# Use minimum number of swaps so each bin contains balls of the same color

There are $n$ bins, the $i$th bin contain $a_i$ balls. The balls has $n$ colors, there are $a_i$ balls of color $i$. Let $m=\sum_{i=1}^n a_i$.

A swap is take a ball from one bin and swap with a ball from another bin. We want minimum number of swaps such that each bin only contain balls with the same color.

I know a easy special cases $a_i\leq 2$ for all $i$. (If $a_i=2$ for all $i$, then you can even do it by swapping each ball at most once.)

Edit: This is wrong because finding $c(D)$ is NP-hard.

If we know which color goes to which bin, the problem is easy.

Consider a multi-digraph $D=(V,A)$, $V=\{v_1,\ldots,v_n\}$. If we know color $i$ goes to bin $b(i)$, then there are $k$ parallel arcs $(j,b(i))$ in $A$ iff bin $j$ contains $k$ balls of color $i$. Each component of the graph is Eulerian.

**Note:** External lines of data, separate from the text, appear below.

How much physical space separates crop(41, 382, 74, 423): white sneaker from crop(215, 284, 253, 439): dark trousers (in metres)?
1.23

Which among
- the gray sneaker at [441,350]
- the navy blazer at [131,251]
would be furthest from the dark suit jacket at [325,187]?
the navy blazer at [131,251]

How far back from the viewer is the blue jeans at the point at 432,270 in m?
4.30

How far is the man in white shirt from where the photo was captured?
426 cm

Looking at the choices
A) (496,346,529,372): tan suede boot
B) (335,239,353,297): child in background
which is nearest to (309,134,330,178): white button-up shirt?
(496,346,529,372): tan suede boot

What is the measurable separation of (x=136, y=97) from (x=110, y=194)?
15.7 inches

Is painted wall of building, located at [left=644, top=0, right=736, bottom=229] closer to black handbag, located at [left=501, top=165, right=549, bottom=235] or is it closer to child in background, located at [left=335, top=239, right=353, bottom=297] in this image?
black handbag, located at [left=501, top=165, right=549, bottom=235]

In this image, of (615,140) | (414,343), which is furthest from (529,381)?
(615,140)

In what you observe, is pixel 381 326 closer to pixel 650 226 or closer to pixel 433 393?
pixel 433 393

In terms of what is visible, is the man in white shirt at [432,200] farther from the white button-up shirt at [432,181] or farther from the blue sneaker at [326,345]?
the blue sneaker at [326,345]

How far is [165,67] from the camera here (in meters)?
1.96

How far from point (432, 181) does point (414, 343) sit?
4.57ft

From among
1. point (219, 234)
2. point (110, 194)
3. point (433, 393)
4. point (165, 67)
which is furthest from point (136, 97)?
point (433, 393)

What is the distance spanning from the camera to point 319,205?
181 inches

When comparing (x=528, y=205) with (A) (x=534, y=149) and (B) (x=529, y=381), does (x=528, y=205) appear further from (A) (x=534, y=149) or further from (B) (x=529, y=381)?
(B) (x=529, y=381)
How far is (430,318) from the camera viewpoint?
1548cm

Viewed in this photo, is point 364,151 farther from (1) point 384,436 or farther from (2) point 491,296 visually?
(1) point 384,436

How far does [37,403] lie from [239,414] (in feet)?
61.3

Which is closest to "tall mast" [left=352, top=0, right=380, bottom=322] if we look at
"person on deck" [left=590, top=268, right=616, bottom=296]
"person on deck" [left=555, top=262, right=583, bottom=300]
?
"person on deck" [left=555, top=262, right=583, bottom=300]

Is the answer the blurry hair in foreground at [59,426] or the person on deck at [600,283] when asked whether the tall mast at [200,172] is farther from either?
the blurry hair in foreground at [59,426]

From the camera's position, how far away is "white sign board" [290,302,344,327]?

The minimum number of swaps required is $m-c(D)$, where $c(D)$ is the number of arc disjoint cycles that covers $A$. We can swap by "following" a Eulerian circuit. (a swap using an arc of a minimal cycle can change it to a smaller minimal cycle and a self loop). Once the entire graph is set of self loops, we have made all the necessary swaps.

How hard is this problem in general?

For $n \le 6$, the paper gives a simple algorithm.